### DIRECTIONS
Please rewrite these lines with "Botanical" substituted for "Floral" everywhere it appears and everything else left unchanged. Include only the text, not the pictures.

[Items stored from a collection]
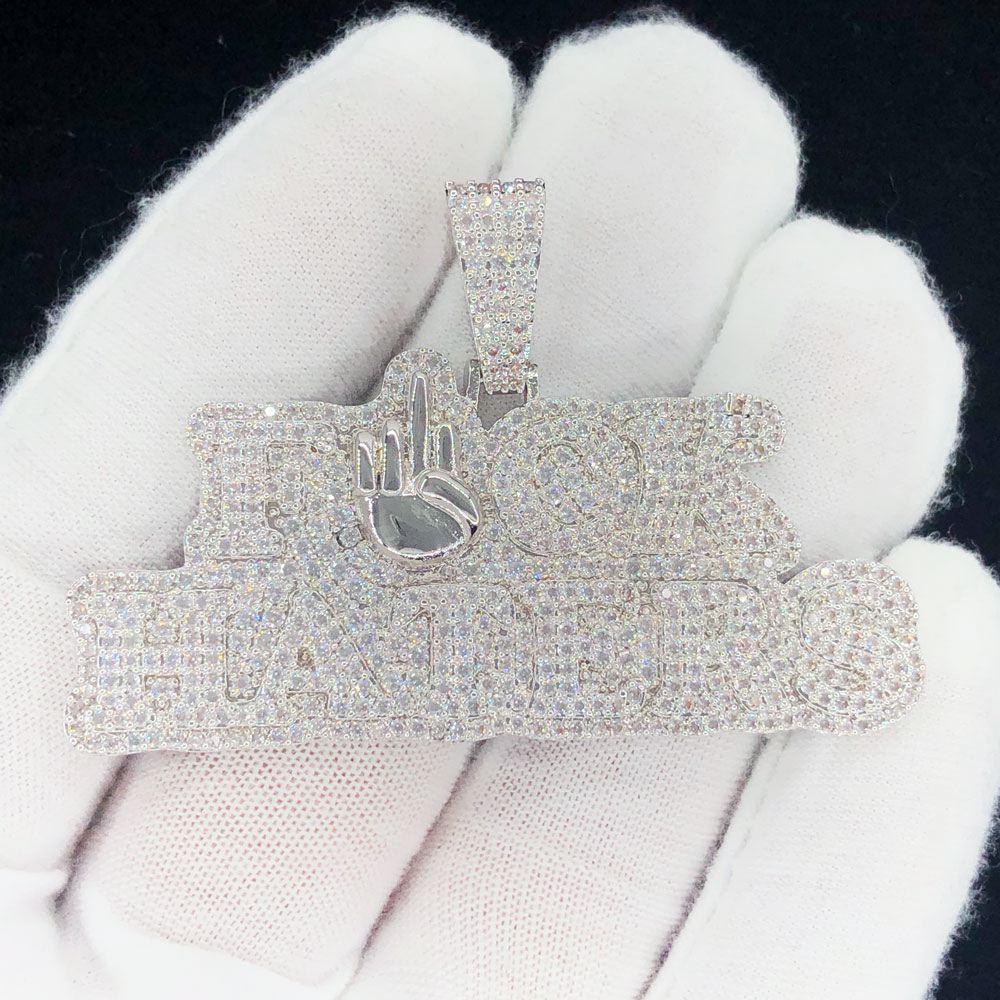 F Haters Middle Finger Iced Out Hip Hop Pendant White Gold HipHopBling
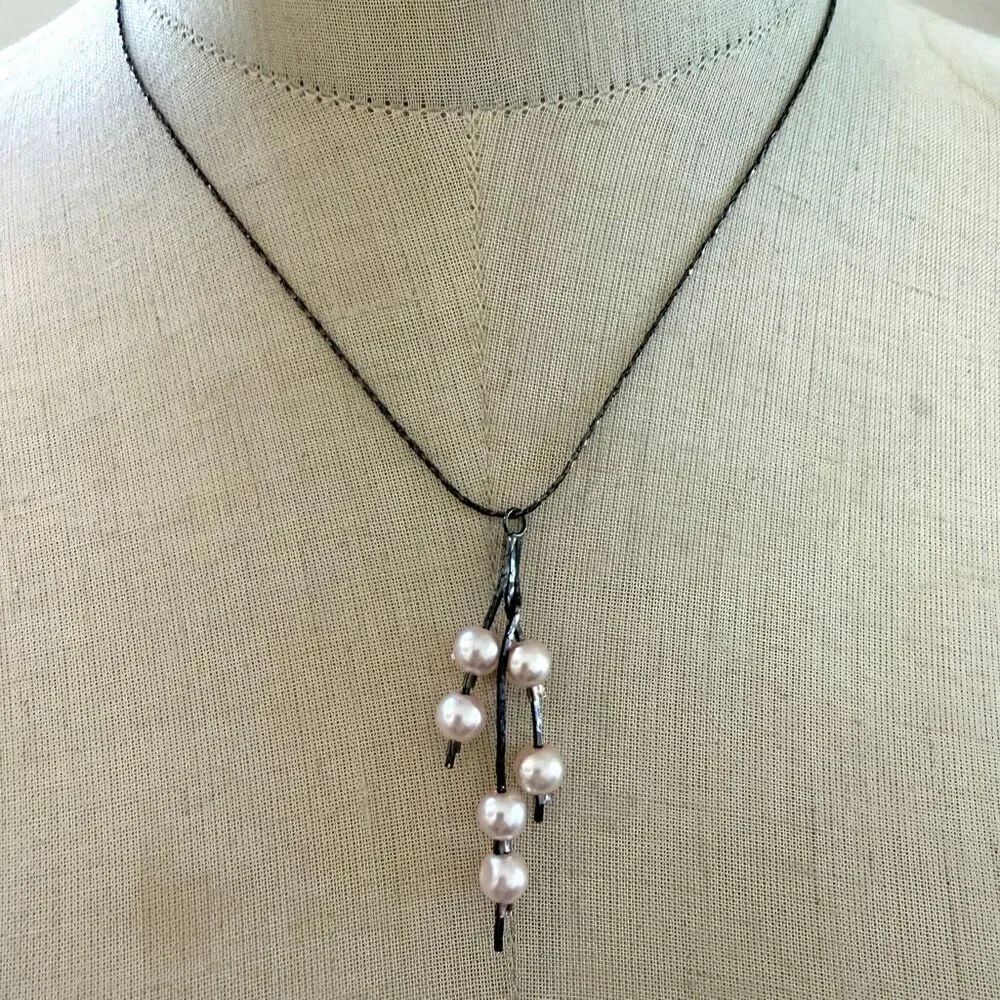 RMG 18K RGP Faux Pearl Drop Necklace Gunmetal Chain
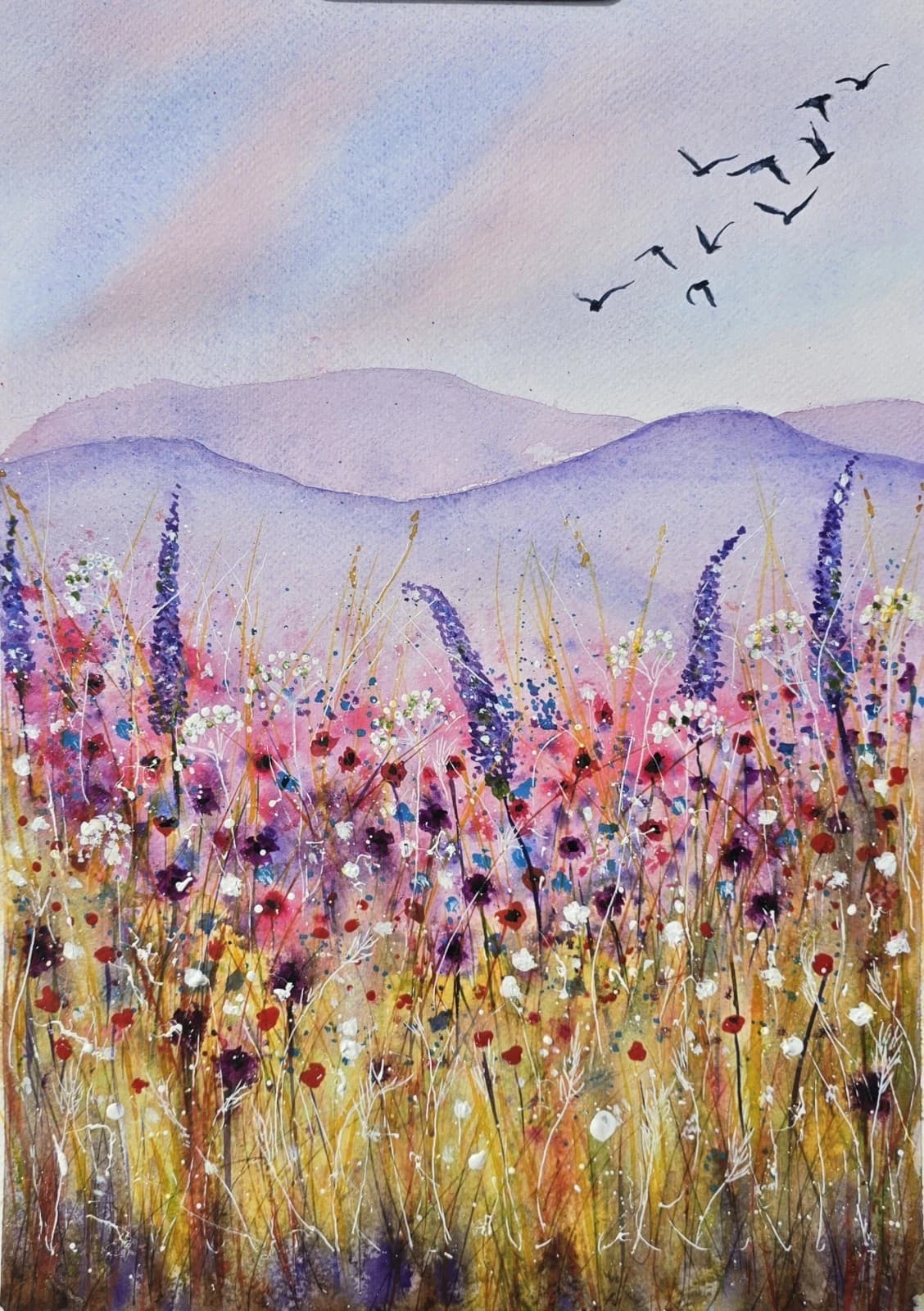Floral Landscape Watercolour Painting Birds Contemporary Framed thumbnail 16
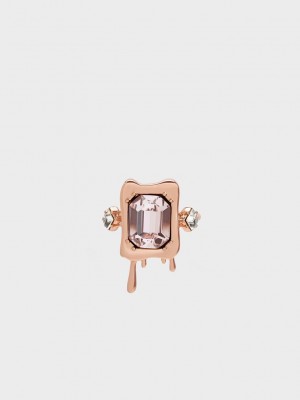 Charles & Keith Zira Crystal Sculptural Ring Rosa Gold | WOPN35641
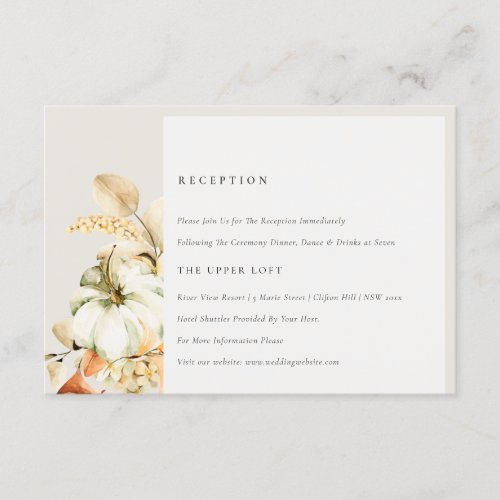Rustic Fall Pumpkin Leafy Floral Wedding Reception Enclosure Card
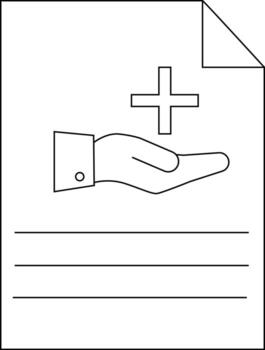 A line drawing depicts a document with a hand plus symbol and blank lines vector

### ANSWER BELOW
 F Haters Middle Finger Iced Out Hip Hop Pendant White Gold HipHopBling
 RMG 18K RGP Faux Pearl Drop Necklace Gunmetal Chain
Botanical Landscape Watercolour Painting Birds Contemporary Framed thumbnail 16
 Charles & Keith Zira Crystal Sculptural Ring Rosa Gold | WOPN35641
Rustic Fall Pumpkin Leafy Botanical Wedding Reception Enclosure Card
 A line drawing depicts a document with a hand plus symbol and blank lines vector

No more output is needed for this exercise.